Nov. 9 (Bloomberg) -- Copper rose in New York and London as the dollar weakened and the Group of 20 nations agreed to maintain stimulus measures, spurring demand for commodities and buoying speculation that consumption will strengthen.

The Dollar Index, a six-currency gauge of the greenback’s performance, fell as much as 1.1 percent to a two-week low. A weaker dollar makes commodities priced in the currency cheaper for users of other monies. Continued stimulus efforts by governments should help pull economies out of the steepest global slump since World War II.

“Consumption is running reasonably well, we still have the weak dollar, and we still have got the investment community coming into commodities,” Steve Hardcastle, an analyst at Sucden Financial Ltd. in London, said by phone.

December-delivery copper gained 3.15 cents, or 1.1 percent, to $2.984 a pound on the New York Mercantile Exchange’s Comex division at 8:27 a.m. local time, advancing for the first time in three trading sessions. Copper for three-month delivery rose 1.3 percent to $6,573 a metric ton on the London Metal Exchange.

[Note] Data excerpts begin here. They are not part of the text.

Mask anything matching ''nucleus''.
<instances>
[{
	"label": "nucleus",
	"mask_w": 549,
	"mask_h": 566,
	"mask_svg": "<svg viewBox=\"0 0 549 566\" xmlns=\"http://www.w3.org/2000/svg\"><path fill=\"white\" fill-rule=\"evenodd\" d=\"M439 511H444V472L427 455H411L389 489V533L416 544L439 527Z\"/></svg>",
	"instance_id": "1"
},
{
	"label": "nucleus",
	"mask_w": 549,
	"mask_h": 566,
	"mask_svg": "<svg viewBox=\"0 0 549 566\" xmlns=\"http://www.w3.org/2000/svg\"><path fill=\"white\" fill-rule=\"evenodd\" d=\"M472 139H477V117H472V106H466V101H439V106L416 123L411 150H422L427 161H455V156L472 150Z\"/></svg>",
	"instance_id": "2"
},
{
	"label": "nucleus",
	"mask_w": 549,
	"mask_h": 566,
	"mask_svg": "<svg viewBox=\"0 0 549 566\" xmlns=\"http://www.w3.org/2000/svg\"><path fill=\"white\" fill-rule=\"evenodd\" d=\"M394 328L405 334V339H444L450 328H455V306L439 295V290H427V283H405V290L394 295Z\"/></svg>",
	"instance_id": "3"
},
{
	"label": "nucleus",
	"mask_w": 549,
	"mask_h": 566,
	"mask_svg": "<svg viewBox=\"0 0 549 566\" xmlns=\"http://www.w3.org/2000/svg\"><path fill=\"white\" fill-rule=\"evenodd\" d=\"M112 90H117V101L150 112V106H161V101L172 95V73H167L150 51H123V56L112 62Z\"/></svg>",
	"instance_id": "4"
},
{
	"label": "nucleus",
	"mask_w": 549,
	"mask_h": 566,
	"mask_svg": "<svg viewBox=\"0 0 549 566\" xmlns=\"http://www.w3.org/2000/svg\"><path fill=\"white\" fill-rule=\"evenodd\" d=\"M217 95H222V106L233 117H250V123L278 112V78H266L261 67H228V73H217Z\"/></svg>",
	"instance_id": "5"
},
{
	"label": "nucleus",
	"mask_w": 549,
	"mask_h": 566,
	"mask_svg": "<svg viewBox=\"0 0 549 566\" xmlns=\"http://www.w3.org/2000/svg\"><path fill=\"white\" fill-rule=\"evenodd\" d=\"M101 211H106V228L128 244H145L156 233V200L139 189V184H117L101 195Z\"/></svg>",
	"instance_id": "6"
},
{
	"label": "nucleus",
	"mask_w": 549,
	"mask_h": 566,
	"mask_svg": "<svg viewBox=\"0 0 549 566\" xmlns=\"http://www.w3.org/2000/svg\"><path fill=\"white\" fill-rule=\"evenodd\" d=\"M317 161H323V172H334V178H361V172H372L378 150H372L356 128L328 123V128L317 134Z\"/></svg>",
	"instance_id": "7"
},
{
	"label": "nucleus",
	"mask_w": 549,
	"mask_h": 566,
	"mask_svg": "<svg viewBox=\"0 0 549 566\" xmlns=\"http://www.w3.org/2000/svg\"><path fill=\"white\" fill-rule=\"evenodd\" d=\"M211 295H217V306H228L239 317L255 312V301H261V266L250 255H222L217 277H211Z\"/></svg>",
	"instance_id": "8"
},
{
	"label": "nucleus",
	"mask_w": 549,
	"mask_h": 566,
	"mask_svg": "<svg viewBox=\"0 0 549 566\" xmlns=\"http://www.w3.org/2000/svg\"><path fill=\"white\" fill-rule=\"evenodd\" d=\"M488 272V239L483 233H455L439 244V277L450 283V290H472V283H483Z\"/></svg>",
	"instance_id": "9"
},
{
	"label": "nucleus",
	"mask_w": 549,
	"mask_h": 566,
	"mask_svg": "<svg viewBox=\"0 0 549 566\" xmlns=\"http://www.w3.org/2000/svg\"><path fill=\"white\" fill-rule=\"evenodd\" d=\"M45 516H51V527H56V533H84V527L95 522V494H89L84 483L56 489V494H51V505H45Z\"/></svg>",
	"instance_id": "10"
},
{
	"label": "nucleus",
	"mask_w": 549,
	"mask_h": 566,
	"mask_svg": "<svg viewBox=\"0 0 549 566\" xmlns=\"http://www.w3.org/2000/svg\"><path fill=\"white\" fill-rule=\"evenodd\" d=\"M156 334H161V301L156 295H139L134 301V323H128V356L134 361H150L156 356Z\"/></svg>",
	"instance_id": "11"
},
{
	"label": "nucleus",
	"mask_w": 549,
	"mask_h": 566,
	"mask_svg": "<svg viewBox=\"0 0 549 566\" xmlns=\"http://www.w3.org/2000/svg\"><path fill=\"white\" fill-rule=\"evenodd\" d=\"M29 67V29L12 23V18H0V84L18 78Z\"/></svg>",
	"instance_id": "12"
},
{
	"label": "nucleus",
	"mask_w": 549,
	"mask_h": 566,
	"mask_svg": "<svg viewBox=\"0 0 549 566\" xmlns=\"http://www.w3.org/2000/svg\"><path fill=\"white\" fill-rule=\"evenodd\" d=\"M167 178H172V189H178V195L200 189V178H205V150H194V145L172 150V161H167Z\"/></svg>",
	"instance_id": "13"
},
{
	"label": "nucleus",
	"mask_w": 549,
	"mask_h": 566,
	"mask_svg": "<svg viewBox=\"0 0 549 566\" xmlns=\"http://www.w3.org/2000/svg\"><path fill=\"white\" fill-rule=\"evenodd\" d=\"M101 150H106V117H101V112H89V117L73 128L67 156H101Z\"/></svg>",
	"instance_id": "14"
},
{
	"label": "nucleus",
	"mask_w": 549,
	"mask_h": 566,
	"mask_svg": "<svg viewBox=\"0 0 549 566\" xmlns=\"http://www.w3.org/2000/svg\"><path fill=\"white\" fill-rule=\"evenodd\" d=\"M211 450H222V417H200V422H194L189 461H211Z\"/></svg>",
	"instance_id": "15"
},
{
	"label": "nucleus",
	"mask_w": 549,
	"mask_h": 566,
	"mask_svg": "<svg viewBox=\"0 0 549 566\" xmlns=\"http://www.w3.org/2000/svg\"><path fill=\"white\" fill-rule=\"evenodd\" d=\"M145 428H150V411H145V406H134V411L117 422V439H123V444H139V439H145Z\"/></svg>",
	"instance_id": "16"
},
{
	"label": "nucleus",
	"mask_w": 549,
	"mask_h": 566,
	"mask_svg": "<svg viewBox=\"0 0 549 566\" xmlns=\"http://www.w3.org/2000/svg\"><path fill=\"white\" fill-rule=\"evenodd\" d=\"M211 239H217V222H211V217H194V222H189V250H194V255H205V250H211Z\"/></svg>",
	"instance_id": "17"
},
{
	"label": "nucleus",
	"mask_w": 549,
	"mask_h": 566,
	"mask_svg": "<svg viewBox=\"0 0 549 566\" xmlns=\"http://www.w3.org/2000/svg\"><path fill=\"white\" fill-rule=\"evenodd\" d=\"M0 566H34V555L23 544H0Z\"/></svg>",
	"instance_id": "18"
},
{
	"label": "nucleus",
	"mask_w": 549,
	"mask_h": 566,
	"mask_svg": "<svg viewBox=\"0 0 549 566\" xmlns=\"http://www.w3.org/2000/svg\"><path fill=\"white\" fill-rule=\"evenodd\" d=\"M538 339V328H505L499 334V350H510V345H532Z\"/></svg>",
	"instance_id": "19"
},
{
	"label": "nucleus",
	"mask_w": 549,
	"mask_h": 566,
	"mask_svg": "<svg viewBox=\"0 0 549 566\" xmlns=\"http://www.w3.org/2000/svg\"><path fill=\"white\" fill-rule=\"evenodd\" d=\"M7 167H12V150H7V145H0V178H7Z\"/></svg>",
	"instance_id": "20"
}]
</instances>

Prices have more than doubled this year, bolstered by record first-half imports into China, the world’s biggest copper consumer, as well as the weaker dollar. Chinese imports of refined copper probably will “sharply decline” next year, according to Beijing Antaike Information Development Co.

Higher Premium

Imports are likely to fall from an estimated 3 million tons this year, Yang Changhua of state-owned Antaike said yesterday at a conference in Wuhan, China.

Still, the annual copper premium for next year in Japan and South Korea will increase by as much as 16 percent, the first gain since 2007, because of strong demand from China.

The benchmark fee, set by Chilean producer Codelco, will be $75 a metric ton next year for Japan compared with $65 this year and $74 for South Korea versus $64, according to a copy of the notice received by Bloomberg News. The fees are added to immediate-delivery prices in London to reflect supply and demand and cover shipping and insurance costs.

Inventories of copper in LME-monitored warehouses rose 1 percent to 389,475 tons today, the highest since May 7. Metal booked for delivery fell 23 percent to 2,075 tons, or 0.5 percent of LME copper inventories, down from 21 percent in May.

In Shanghai, copper stockpiles expanded by 1,440 tons, or 1.4 percent, to 104,275 tons last week, the highest since April 2004, according to data from the Shanghai exchange.

Labor negotiations are taking place this year at copper mines with combined annual capacity of 1.2 million tons, according to RBS Global Banking & Markets in London. Prices may advance should those talks fail and end in strikes.

Among other LME metals for three-month delivery, aluminum rose 1.1 percent to $1,930 a ton, zinc gained 1.5 percent to $2,207 a ton, and lead advanced 2.1 percent to $2,295 a ton. Tin added 1 percent to $14,900 a ton, and nickel climbed 0.3 percent to $17,400 a ton.